Following feedback from the industry, the government will scrap the requirement for financial advisers to report “nil complaints” to product issuers.
Under the legislation underpinning DDO, financial advisers and licensees who are distributors of financial products were required to report complaints in writing on a regular basis to product issuers. This also included submitting a “nil complaints” report if no complaints about the product were received.
But ahead of the 5 October DDO start, the Treasury has updated the regime, noting the removal of nil complaints requirements.
In applauding this major development, the Stockbrokers and Financial Advisers Association (SAFAA) referred to the “nil complaints” requirement as “a significant and unnecessary regulatory burden placed on distributors from which issuers would not gain any benefit”.
“Both distributors and issuers can now focus on complaints, rather than the fact that no complaints have been received in relation to particular products,” SAFAA CEO Judith Fox said.
She drew attention to the number of issuers stockbrokers and investment advice firms distribute products from, including ETFs, TraCRs, warrants and mFunds.
“Each of these issuers has multiple products, resulting in many hundreds of ‘nil complaints’ reports needing to be sent every quarter, as SAFAA members receive very few complaints about these products,” Ms Fox said.
“The work involved in setting up a system to communicate these reports to issuers was proving to be costly and burdensome.”
Last month, the Treasury announced a number of amendments to the DDO framework in response to industry feedback, which included a clarification of the product types exempted from the obligations — margin loans to corporates, foreign cash that is settled immediately, and non-cash payment facilities such as credit and debit card facilities.
The amendments also made clear that employees of licensees are not subject to their own separate set of DDO obligations, and that 31-day term deposits are included in the regime.
The Treasury at the time confirmed ASIC would provide temporary relief giving effect to the government’s policy intention for the changes until the legislative amendments were passed.




On the one hand they want advisers to be “professional” and have put onerous education requirements in place in order to achieve this goal.
On the other hand, DDO is introduced, which appears to be a ‘hand holding’ exercise to tell advisers which products they can and cannot use for certain clients.

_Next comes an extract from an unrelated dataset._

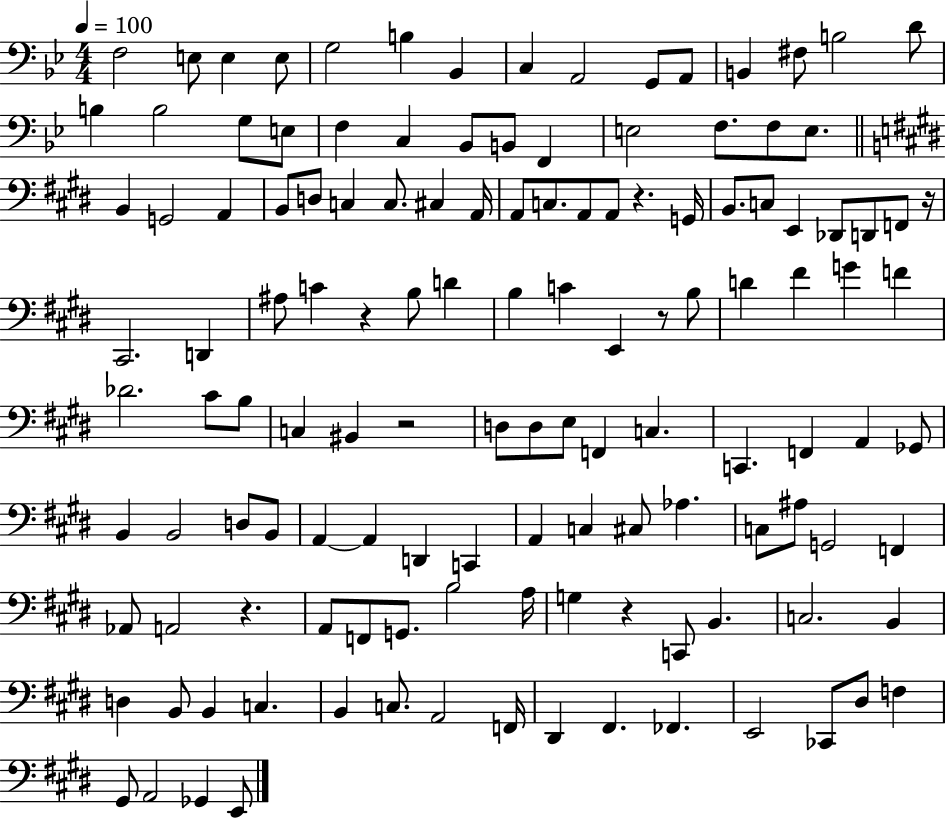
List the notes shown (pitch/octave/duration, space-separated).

I was under the impression that an adviser’s training and experience prepared them to be able to accurately select an appropriate product for a client. As such, I cannot see a valid reason for the DDOs to exist in the first place!
Clearly the meaning of “major” has changed from my understanding. This is “minor” to “insignificant” at best.
More ridiculous box ticking that will achieve nothing – everyone will now scramble to find some software that ticks the boxes with the least amount of fuss and stress.
In the meantime, costs will go up for clients for no discernible benefit…
Looks like Frydenberg and Codina are getting a little nervous….and well they should be!!
Why are Financial advisers providing retail advice with all the consumer protections in place not exempt from DDO? This is yet another complete fail by Treasury and creating yet more duplication of effort. More pages and longer SOAs will result and this adds nothing to consumer protection as retail advice regulation already more than ensures products are provided that suit clients needs. Again the cost to clients of retail advice will go up for absolutely no benefit.
Another glorious piece of legislation to keep the costs down.
Completely unrelated, does anyone have a spare brick wall I can use to continue belting my head against as I need a change of scenery?
The fact that Jane Hume (& her advisers) didn’t even pick this ridiculous level of pointless red tape, is more proof she should be replaced by a more competent Minister. What would be more useful if Hume was forced to spend a week working in a small practice, & she would be shocked to see how much compliance work this Govt has imposed on adviser firms. It’s simply embarrassing.
I really have to say a lot of the regs are very necessary. With the right compliance manual, the right software and an acceptance of the regs there isn’t that much compliance work. The pressure comes however the smaller the business gets. A one or two person show with no or part-time support staff is going to find the environment costly measured against the amount of business they have. A larger firm, operating under the exact same “red tape” is far better positioned to absorb the costs. There is definitely a size of practice that is no longer viable but they have a great opportunity to merge into or sell into a larger operation with a good support model.